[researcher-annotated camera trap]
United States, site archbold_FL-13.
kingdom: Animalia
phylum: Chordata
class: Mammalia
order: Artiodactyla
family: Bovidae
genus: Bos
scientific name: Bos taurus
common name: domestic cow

━━━━

EXERCISE REQUIREMENTS: Line by line, copy the entries above exactly as they appear.

ANSWER TO THIS PROBLEM:
[researcher-annotated camera trap]
United States, site archbold_FL-13.
kingdom: Animalia
phylum: Chordata
class: Mammalia
order: Artiodactyla
family: Bovidae
genus: Bos
scientific name: Bos taurus
common name: domestic cow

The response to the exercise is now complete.